Increased expression of miR-221 is associated with shorter overall survival in T-cell acute lymphoid leukemia
1 Department of Internal Medicine, Division of Hematology/Oncology, University of São Paulo, Ribeirão Preto, Brazil
2 Department of Genetics, Medical School of Ribeirão Preto and National Institute of Cell Based Therapy, University of São Paulo, Ribeirão Preto, Brazil
3 Medical School of Ribeirao Preto, University of São Paulo, Av. Bandeirantes, 3900, Ribeirao Preto, SP, 14048-900, Brazil
Experimental Hematology & Oncology 2013, 2:10 doi:10.1186/2162-3619-2-10Published: 8 April 2013
CD56 expression has been associated with a poor prognosis in lymphoid neoplasms, including T-cell acute lymphoblastic leukemia (T-ALL). MicroRNAs (miRNAs) play an important role in lymphoid differentiation, and aberrant miRNA expression has been associated with treatment outcome in lymphoid malignancies. Here, we evaluated miRNA expression profiles in normal thymocytes, mature T-cells, and T-ALL samples with and without CD56 expression and correlated microRNA expression with treatment outcome.
The gene expression profile of 164 miRNAs were compared for T-ALL/CD56+ (n=12) and T-ALL/CD56- (n=36) patients by Real-Time Quantitative PCR. Based on this analysis, we decided to evaluate miR-221 and miR-374 expression in individual leukemic and normal samples.

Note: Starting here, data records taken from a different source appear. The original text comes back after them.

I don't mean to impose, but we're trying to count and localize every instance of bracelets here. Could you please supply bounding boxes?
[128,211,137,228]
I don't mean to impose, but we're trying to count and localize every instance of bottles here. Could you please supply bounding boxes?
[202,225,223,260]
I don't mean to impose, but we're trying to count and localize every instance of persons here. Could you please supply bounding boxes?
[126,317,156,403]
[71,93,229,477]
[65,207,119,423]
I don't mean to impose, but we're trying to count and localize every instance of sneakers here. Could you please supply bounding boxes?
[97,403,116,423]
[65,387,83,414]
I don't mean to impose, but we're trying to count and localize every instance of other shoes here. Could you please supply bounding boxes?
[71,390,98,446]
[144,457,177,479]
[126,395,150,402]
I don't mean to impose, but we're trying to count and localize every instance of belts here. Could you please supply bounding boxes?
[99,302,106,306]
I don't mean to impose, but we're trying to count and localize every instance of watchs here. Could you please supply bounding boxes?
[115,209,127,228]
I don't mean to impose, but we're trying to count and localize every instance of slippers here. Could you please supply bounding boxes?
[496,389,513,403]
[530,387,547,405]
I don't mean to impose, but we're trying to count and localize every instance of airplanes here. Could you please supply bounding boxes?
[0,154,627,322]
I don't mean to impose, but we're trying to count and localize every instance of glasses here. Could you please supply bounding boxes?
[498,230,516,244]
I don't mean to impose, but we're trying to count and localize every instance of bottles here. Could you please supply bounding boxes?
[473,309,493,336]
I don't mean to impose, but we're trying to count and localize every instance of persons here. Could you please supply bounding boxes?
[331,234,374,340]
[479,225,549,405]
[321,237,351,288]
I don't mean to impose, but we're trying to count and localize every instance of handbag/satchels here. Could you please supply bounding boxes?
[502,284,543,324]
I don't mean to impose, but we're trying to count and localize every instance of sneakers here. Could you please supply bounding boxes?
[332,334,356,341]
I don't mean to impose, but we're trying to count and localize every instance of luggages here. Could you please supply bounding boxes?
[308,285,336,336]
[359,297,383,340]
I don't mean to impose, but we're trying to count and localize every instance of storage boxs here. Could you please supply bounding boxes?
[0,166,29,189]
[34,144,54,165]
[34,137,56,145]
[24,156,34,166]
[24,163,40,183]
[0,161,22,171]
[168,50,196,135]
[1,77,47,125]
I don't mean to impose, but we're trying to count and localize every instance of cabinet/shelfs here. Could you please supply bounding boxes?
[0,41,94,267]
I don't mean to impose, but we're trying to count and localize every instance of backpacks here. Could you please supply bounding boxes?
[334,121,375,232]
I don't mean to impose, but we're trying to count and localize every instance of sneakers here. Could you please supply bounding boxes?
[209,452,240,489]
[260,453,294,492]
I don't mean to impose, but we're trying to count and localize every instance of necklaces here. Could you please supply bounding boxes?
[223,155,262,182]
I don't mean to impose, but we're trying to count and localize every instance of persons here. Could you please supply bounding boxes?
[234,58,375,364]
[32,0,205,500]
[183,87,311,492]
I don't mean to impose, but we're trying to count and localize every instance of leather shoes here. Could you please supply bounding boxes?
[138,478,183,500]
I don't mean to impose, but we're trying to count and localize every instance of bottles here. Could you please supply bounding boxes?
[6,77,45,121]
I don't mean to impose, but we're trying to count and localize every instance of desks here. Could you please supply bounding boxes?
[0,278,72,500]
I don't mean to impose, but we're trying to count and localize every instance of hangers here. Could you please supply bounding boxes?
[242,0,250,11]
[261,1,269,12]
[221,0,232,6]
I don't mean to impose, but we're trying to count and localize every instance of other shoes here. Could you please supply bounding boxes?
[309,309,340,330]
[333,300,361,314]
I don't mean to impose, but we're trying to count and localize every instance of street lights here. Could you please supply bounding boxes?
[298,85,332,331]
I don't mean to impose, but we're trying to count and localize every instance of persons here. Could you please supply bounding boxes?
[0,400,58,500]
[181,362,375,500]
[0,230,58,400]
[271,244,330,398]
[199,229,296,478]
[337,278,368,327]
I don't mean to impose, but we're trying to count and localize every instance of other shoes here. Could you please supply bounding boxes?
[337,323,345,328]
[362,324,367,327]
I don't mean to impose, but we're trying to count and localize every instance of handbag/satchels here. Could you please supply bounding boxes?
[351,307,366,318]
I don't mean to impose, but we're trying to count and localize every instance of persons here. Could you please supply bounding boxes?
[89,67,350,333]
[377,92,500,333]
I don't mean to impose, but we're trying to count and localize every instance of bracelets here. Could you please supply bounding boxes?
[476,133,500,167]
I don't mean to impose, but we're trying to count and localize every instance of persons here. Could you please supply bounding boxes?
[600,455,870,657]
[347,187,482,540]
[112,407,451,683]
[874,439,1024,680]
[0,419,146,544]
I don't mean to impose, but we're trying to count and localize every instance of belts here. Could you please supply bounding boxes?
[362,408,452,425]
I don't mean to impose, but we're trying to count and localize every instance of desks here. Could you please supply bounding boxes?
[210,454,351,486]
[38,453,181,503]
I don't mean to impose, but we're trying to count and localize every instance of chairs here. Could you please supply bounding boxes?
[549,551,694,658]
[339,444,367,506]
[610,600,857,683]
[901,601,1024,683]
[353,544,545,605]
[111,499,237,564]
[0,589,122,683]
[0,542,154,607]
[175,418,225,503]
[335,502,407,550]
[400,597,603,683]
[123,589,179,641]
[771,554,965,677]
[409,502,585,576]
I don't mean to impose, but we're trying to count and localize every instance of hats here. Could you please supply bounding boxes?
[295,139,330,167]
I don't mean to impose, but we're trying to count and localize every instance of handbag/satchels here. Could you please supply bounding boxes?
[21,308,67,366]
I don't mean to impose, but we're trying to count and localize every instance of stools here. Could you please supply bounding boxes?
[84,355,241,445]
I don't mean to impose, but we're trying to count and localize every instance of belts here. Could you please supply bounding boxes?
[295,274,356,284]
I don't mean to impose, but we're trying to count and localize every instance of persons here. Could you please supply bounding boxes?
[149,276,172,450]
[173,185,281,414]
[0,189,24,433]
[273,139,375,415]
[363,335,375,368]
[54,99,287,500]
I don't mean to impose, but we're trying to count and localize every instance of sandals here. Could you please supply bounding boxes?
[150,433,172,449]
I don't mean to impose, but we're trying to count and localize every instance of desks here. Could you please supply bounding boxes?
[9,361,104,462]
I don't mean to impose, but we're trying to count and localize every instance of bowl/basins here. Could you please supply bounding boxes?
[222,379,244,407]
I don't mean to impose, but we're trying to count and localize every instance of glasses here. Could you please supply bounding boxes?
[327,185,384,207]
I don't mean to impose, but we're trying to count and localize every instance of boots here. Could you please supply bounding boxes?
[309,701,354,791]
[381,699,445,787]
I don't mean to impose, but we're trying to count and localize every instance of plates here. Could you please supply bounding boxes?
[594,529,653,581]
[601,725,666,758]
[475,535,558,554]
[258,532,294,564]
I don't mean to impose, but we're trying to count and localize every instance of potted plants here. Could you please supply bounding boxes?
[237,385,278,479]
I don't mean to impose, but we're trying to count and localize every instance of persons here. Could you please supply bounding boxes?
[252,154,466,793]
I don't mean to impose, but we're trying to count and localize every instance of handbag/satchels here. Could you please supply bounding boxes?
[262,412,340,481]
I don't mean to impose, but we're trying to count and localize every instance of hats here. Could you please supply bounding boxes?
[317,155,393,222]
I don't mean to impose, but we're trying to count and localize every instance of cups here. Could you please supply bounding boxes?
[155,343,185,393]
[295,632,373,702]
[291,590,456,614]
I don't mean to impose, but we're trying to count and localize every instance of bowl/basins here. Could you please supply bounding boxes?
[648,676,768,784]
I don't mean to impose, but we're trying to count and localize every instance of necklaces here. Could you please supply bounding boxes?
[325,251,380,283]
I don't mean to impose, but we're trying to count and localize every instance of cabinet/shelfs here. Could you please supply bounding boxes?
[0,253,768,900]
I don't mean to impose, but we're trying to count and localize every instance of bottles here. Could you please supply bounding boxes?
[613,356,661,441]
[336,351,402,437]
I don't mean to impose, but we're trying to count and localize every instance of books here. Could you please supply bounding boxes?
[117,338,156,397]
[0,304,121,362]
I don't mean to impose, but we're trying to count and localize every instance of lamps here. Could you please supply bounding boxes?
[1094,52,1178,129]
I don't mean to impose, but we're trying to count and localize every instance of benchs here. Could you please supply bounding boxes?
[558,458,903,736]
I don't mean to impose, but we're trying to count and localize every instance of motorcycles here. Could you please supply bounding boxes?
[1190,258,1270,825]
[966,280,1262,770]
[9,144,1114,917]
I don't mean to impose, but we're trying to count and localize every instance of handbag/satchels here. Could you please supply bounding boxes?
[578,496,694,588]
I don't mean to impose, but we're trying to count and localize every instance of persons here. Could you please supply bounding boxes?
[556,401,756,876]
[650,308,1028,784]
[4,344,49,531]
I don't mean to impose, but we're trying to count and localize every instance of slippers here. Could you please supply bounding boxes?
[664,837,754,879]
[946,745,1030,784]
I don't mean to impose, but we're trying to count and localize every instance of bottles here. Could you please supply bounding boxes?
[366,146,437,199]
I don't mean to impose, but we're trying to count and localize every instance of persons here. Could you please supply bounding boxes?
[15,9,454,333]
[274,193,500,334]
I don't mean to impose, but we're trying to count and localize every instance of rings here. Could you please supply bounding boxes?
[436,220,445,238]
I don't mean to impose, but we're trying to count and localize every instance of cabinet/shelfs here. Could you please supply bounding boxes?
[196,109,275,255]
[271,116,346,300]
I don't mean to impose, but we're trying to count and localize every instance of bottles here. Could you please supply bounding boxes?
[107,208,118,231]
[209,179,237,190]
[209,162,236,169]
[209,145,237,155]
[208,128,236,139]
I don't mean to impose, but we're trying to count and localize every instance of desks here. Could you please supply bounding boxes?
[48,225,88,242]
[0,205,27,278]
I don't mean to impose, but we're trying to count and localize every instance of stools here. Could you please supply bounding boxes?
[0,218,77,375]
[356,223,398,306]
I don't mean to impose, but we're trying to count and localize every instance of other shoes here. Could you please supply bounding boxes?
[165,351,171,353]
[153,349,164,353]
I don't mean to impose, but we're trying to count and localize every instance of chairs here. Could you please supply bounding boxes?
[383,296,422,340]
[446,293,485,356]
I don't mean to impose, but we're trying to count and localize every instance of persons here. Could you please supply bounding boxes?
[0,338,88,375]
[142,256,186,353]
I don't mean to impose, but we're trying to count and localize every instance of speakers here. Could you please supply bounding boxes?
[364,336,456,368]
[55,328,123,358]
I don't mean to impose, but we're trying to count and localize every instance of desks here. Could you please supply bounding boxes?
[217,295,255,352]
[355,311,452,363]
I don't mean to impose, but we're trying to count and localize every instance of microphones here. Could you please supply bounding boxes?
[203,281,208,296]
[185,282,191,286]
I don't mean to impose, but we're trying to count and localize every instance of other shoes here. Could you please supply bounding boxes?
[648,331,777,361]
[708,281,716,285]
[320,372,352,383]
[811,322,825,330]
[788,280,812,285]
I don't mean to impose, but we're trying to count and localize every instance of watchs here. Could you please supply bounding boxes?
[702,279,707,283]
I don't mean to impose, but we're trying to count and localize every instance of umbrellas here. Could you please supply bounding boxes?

miR-221 and miR-374 were expressed at significantly higher levels in T-ALL/CD56+ than in T-ALL/CD56- cells and in leukemic blasts compared with normal thymocytes and peripheral blood (PB) T-cells. Age at diagnosis (15 or less vs grater than 15 years; HR: 2.19, 95% CI: 0.98-4.85; P=0.05), miR-221 expression level (median value as cut off in leukemic samples; HR: 3.17, 95% CI: 1.45-6.92; P=0.004), and the expression of CD56 (CD56-vs CD56+; HR: 2.99, 95% CI: 1.37-6.51; P=0.006) were predictive factors for shorter overall survival; whereas, only CD56 expression (HR: 2.73, 95% CI: 1.03-7.18; P=0.041) was associated with a shorter disease-free survival rate.
miR-221 is highly expressed in T-ALL and its expression level may be associated with a poorer prognosis.